(Action item)
The entries should be given again in full. Alter nothing.

(Data records)
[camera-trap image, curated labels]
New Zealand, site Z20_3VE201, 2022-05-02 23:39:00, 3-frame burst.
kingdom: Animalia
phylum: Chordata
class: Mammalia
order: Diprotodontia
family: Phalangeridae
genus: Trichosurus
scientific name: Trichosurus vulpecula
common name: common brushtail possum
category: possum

(Expected answer)
[camera-trap image, curated labels]
New Zealand, site Z20_3VE201, 2022-05-02 23:39:00, 3-frame burst.
kingdom: Animalia
phylum: Chordata
class: Mammalia
order: Diprotodontia
family: Phalangeridae
genus: Trichosurus
scientific name: Trichosurus vulpecula
common name: common brushtail possum
category: possum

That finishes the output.